As I scroll through the headlines every day, there appears to be an almost constant stream of negative articles on Royal Bank of Scotland (LSE: RBS) (NYSE: RBS.US).
This got me thinking, is there anything to like about RBS? Will the bank eventually prove doubters wrong?
Bad news first
Unfortunately, the clean-up job at RBS is far from over. Indeed, the bank’s own management has stated that it will take a further five years of restructuring before the company can claim to be on the road to recovery.
After reporting a pre-tax operating loss of £8.2bn for 2013, it’s hard to believe that the bank is even close to making a comeback.
What’s more, there are some claims that the bank is still hiding up to $100bn in losses on complex financial products. These claims have sparked fears that RBS could fail within the next ten years.
Then there is the bank’s retreat from the lucrative investment banking market, although this can be considered to be a good thing — investment banking is risky.
The bank is also under pressure from politicians to reduce bankers’ pay packets, so many of the bank’s best staff are leaving for better opportunities elsewhere.
And it is likely that this brain drain will only get worse. Indeed, RBS’s revenue is not expected to expand over the next few years so, to boost profits, the bank is being forced to slash costs by sacking thousands of staff.
Additionally, RBS is still on the hook for nearly £2bn worth of claims relating to the possible mis-selling of US home loans.
Light at the end of the tunnel
Still, there is some light at the end of the RBS tunnel.
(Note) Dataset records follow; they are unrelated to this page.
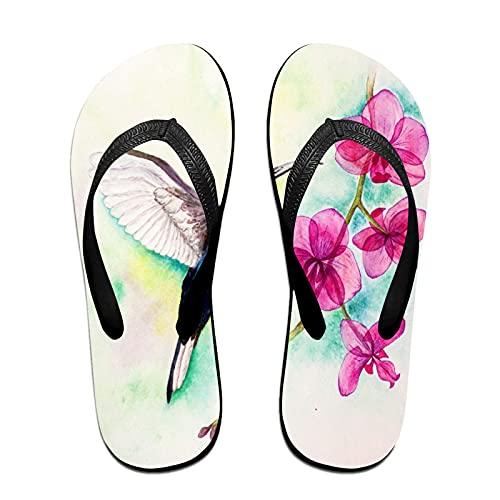 Sandalo infradito sottile unisex,Uccello e orchidea dell'acquerello, Infradito per tappetino da yoga Comodo cinturino in pelle da spiaggia con suola in EVA leggera taglia M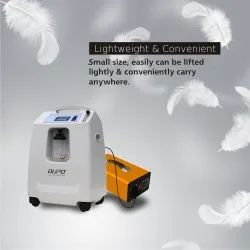 10L Oxygen Concentrator With Power Backup
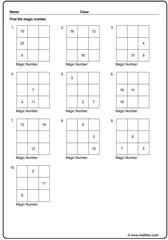 Addition magic square exercise
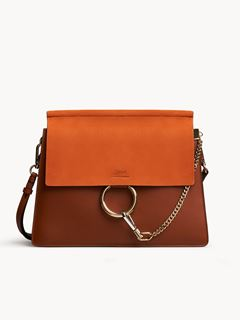 Chloe Faye Shoulder Bag, Women's Bags | Chloé Official Website | 3S1231H2O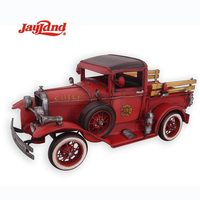 Antique Style Metal Model Truck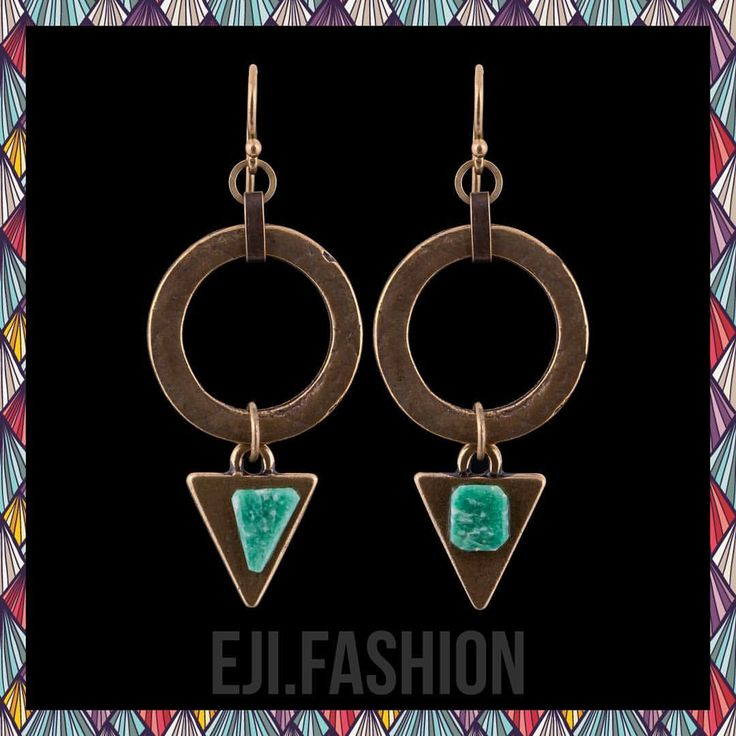 50 отметок «Нравится», 2 комментариев — EJI.FASHION – Bijoux de Luxe (@eji.fashion) в Instagram: «Серьги @eji.fashion с австралийским амазонитом. #earrings_eji #ejifashion #handmade #jewelrygram…»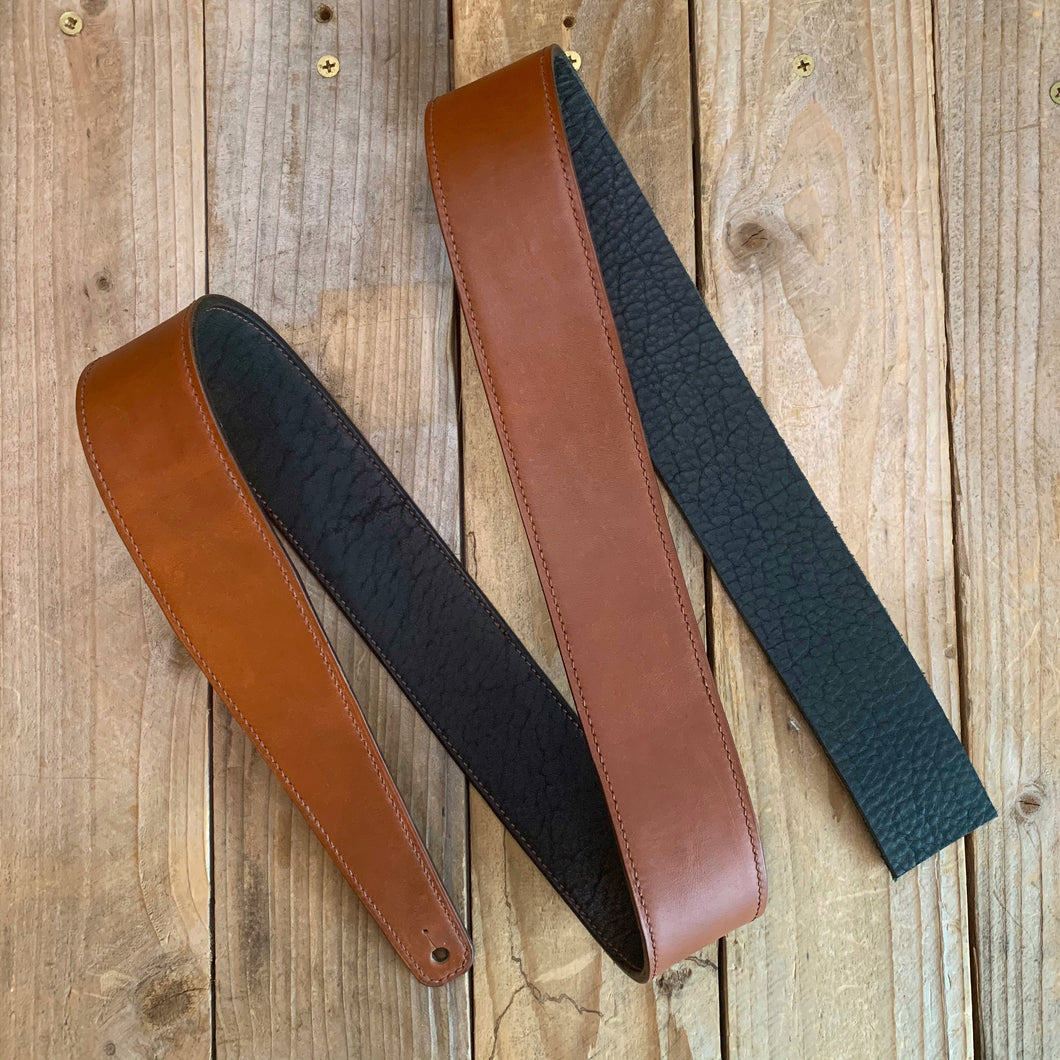 Rust | Horween Leather Fixed Length Guitar Strap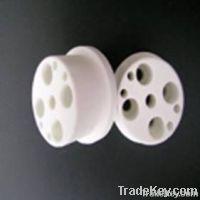 steatite electric insulator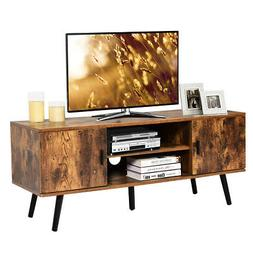 """Industrial TV Stand Entertainment Center for TV's Up to 55"""""""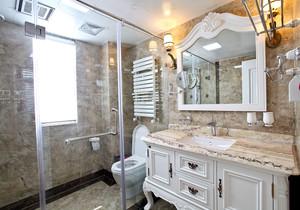 4平米正方形小卫生间装修效果图
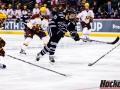 0007-NSCC-Minnesota-Gophers_vs_Minnesota-State-Mankato-Mavericks-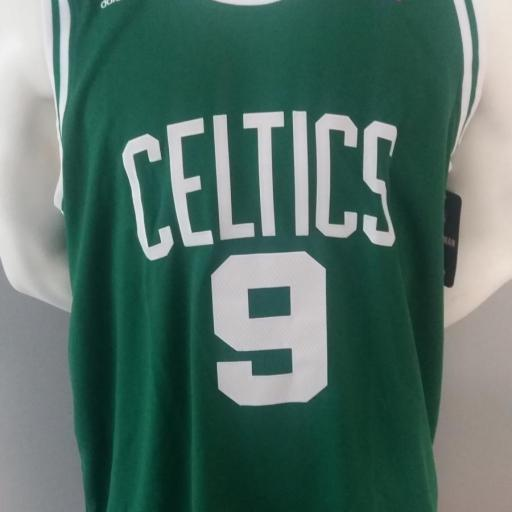 Jersey - Swingman - Hombre - Rajon Rondo - Boston Celtics - Road - Adidas
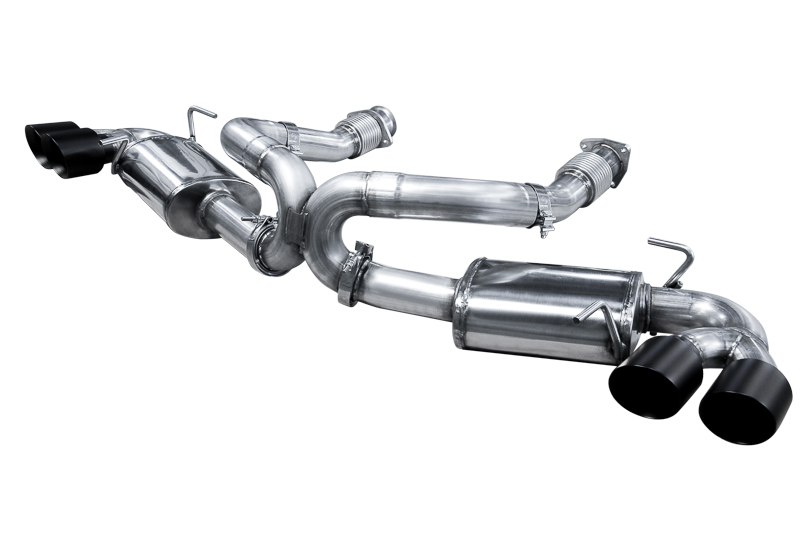 American Racing Headers Chevrolet C8 Corvette 3in Catback Exhaust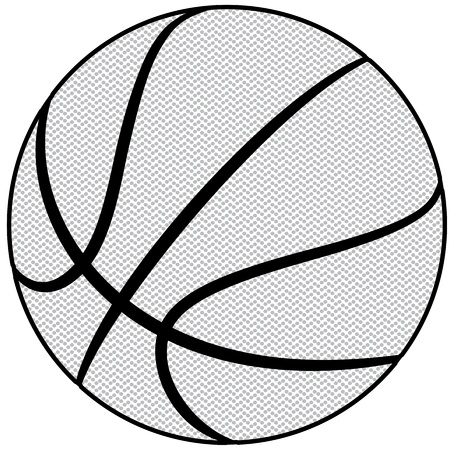 illustration of a basketball outline isolated in white background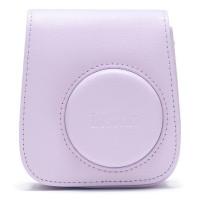 Fujifilm Instax Mini 11 Case - Lilac Purple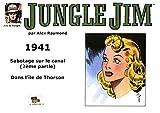 Jungle Jim : 1941
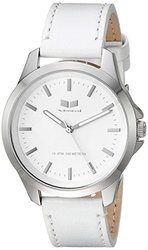 Vestal HER3L06 Heirloom Leather Watch - White/Silver/White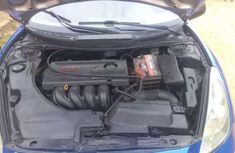 Registered 2004 Blue Toyota Celica for sale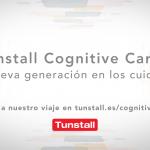 Tunstall presenta Tunstall Cognitive Care, la nueva generación en los cuidados apoyados en la tecnología más avanzada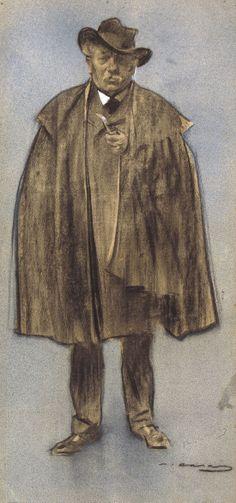Albert de Sicília Llanas by Ramon Casas i Carbó (Catalan/Spanish 1866-1932)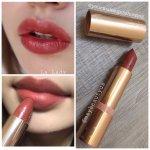 Son Thỏi Colourpop lux Lipstick1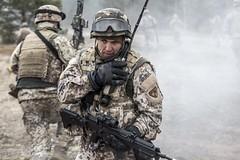 Baltic Battalion (NATO) Tags: estonia force military latvia soldiers troops lithuania nato response northatlantictreatyorganization militaryexercise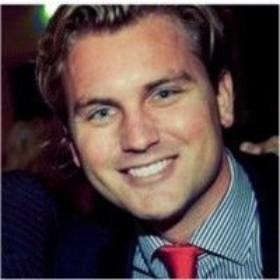 Marc Bergers - Digital & Innovation Director at PHD Media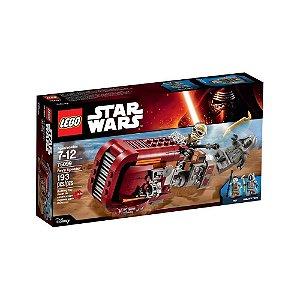 75099 LEGO STAR WARS  Speeder da Rey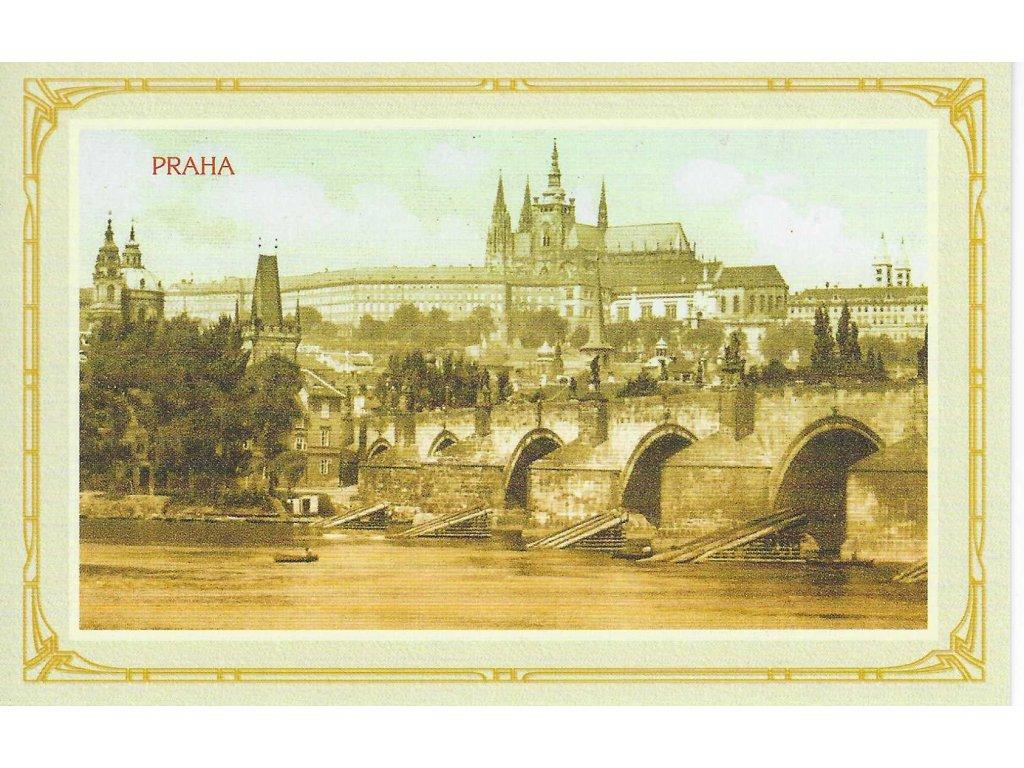 14429 3 pohlednice prazsky hrad a karluv most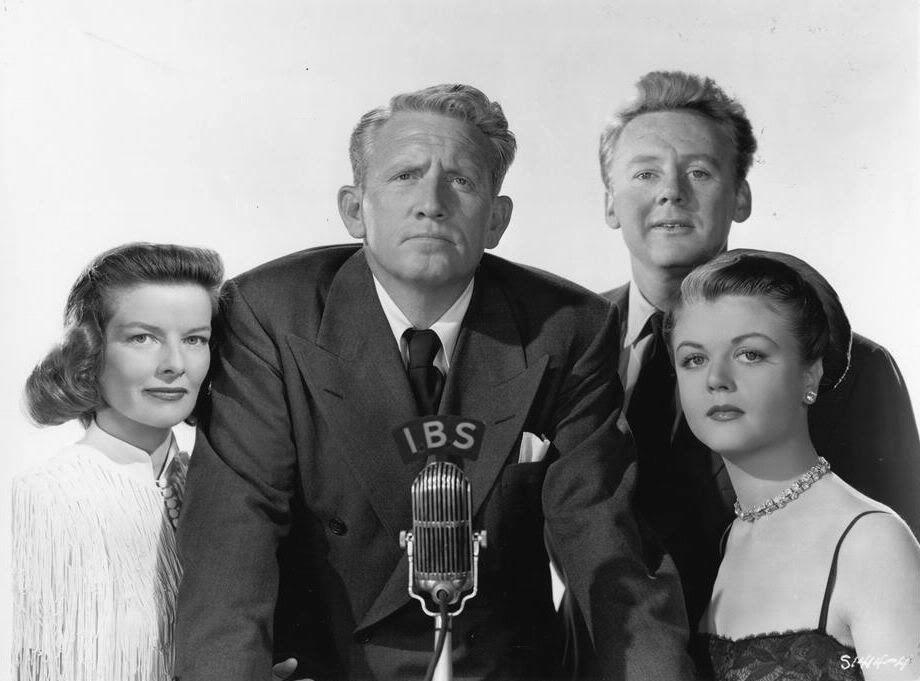 Spencer Tracy, Katharine Hepburn, Van Johnson and Angela Lansbury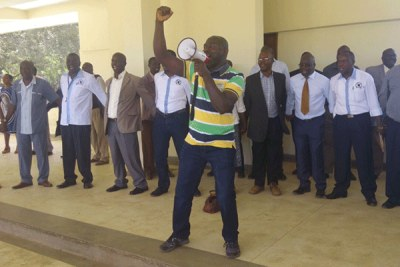 Union members sing the solidarity song at the University of Nairobi ahead of their strike.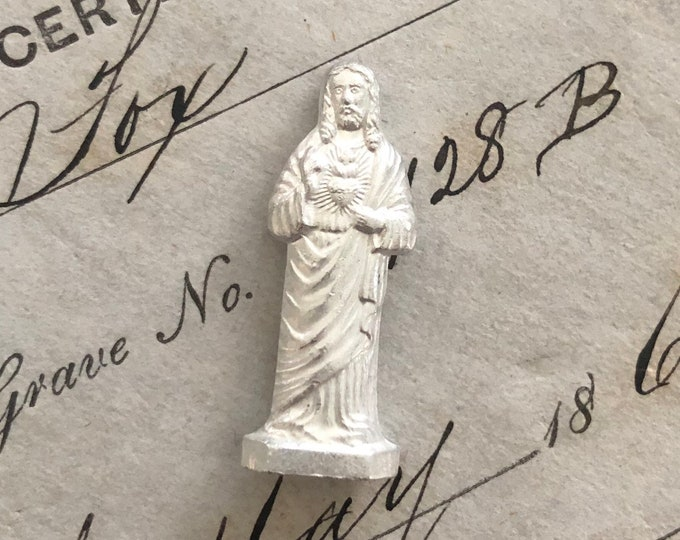 SACRED HEART STATUE Vintage Jesus Pocket Statue Vintage Religious Sacred Heart of Jesus Miniature Statue Metal Figurine Czechoslovokia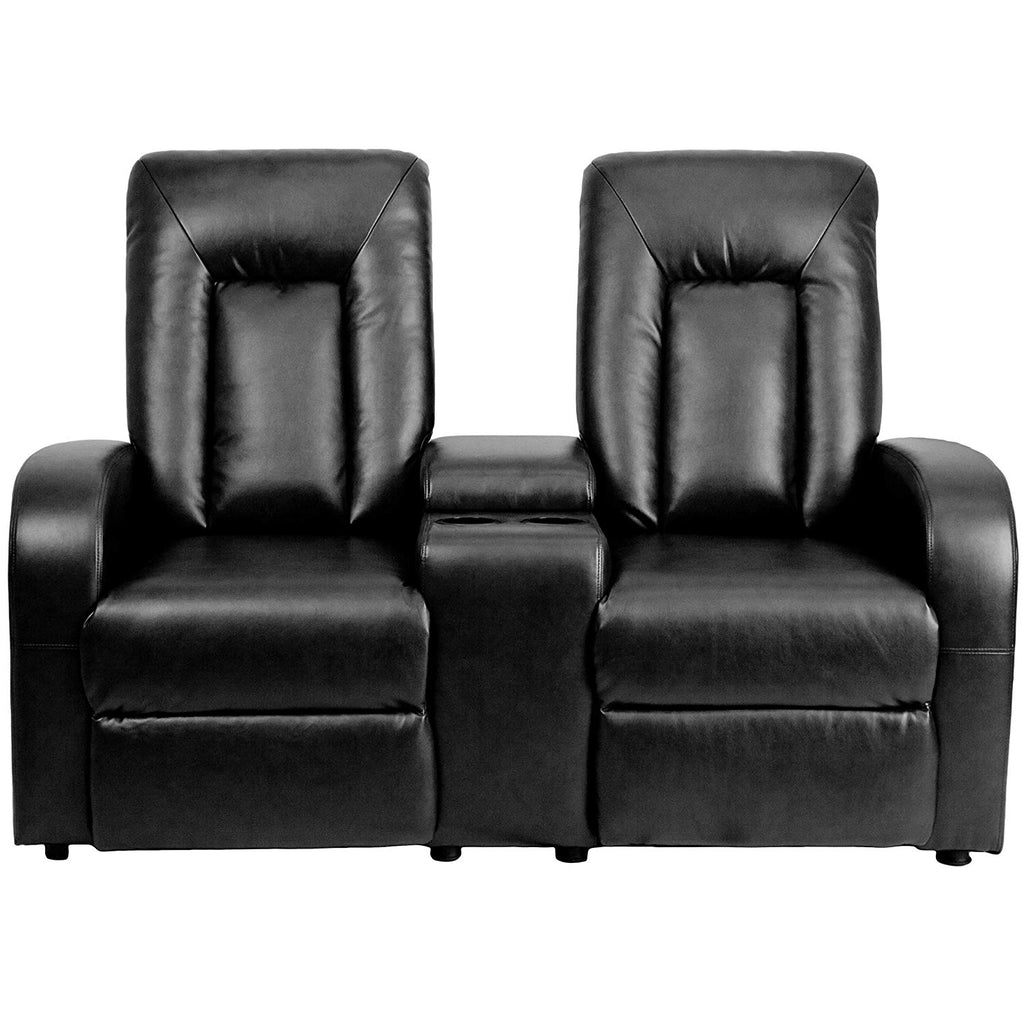 Flash Furniture   Eclipse Series 2-Seat Push Button Motorized Reclining Black LeatherSoft Theater Seating Unit with Cup Holders - Pot Racks Plus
For example, during the first quarter RBS reported a pre-tax profit of £1.64bn, up from £826m a year ago.
Moreover, the bank’s Irish subsidiary, Ulster Bank, reported its first quarterly operating profit since 2009 earlier this year. The return to profit came as the Irish lender reported significant improvements in impairments, which declined 80% from the year ago period.
Further, good progress continues to be made on cost cutting. The bank’s cost base fell £671m during the first quarter and the cost-to-income ratio fell to 66%, down from 73% a year earlier. Management believes that the bank is on track to deliver £1bn in cost reductions this year.
RBS is also trying to morph into a simple UK-based bank, and management wants the bank to generate 80% of its revenues in the UK by 2018. Hopefully, this focus on simplicity and the UK market will reduce RBS’ exposure to risky assets, giving the bank a more stable and predictable income.
Foolish summary
Overall, it would appear that there are a few reasons to remain positive about RBS’s outlook. However, there could be undiscovered skeletons hidden in the bank’s closet, and for this reason alone, investors should be cautious around the company.
Nevertheless, the bank’s recovery is coming along slowly and there could be light at the end of the tunnel.